*Problem description*: Return every line below that contains the string "spider".

:: Information given

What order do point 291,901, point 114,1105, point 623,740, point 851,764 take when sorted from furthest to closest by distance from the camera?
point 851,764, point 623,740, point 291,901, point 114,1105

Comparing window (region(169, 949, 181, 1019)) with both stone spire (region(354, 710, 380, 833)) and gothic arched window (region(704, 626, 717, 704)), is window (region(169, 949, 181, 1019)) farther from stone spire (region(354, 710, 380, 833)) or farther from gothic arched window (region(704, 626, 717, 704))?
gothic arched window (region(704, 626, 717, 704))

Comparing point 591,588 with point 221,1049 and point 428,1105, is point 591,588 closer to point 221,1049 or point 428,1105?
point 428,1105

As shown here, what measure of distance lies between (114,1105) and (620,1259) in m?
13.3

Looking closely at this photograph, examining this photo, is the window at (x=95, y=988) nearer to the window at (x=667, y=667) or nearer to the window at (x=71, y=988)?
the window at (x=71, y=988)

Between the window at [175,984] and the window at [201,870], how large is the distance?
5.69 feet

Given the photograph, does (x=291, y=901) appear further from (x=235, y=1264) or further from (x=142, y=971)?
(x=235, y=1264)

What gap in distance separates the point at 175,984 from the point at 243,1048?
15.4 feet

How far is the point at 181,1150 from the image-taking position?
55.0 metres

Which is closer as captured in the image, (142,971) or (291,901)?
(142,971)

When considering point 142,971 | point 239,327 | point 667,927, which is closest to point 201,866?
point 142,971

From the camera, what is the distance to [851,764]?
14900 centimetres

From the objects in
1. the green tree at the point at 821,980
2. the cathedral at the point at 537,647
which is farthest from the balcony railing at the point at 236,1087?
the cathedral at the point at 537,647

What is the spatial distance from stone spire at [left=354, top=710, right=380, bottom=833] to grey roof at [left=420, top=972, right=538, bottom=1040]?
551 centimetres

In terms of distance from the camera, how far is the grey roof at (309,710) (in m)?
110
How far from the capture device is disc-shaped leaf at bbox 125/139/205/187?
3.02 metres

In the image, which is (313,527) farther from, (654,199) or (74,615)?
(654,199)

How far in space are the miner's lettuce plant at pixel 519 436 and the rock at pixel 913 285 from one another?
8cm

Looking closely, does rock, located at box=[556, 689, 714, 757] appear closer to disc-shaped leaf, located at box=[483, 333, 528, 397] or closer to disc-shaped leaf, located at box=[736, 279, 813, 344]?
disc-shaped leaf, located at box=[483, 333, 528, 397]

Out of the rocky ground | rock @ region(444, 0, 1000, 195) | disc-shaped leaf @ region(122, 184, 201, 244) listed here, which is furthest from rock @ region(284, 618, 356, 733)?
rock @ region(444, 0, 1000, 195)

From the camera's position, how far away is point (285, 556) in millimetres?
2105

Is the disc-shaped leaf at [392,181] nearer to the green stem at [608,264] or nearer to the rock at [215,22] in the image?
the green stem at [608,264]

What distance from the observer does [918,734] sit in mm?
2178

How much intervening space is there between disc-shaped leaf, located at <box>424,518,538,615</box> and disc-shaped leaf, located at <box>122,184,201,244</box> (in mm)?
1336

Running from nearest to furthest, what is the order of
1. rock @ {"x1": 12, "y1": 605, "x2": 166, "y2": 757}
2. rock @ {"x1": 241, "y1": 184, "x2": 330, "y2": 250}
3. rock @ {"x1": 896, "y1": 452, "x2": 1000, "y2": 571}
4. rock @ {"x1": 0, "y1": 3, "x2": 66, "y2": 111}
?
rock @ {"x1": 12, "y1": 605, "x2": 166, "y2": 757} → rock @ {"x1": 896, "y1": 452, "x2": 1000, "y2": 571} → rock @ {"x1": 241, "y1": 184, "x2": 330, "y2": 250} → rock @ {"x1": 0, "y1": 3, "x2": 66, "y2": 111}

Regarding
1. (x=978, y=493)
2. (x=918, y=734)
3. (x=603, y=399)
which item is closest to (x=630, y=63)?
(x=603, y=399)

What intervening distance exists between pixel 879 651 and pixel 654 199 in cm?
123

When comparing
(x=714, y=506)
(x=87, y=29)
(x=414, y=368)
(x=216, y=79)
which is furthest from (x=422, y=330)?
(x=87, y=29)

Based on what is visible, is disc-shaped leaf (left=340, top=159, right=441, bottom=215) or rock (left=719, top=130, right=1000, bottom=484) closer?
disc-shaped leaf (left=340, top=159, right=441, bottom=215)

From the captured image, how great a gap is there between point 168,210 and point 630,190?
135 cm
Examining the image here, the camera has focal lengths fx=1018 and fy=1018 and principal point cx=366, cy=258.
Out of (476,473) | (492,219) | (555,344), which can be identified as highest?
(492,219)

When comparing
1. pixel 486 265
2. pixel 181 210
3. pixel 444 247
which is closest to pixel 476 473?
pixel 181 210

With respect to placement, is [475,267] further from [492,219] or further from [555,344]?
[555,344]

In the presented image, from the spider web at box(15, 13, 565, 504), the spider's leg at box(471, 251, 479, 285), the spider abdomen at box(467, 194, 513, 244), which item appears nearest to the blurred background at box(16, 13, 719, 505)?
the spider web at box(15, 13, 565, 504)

::::

*Solution to the problem*:
In the presented image, from the spider web at box(15, 13, 565, 504), the spider's leg at box(471, 251, 479, 285), the spider abdomen at box(467, 194, 513, 244), which item appears nearest to the blurred background at box(16, 13, 719, 505)?
the spider web at box(15, 13, 565, 504)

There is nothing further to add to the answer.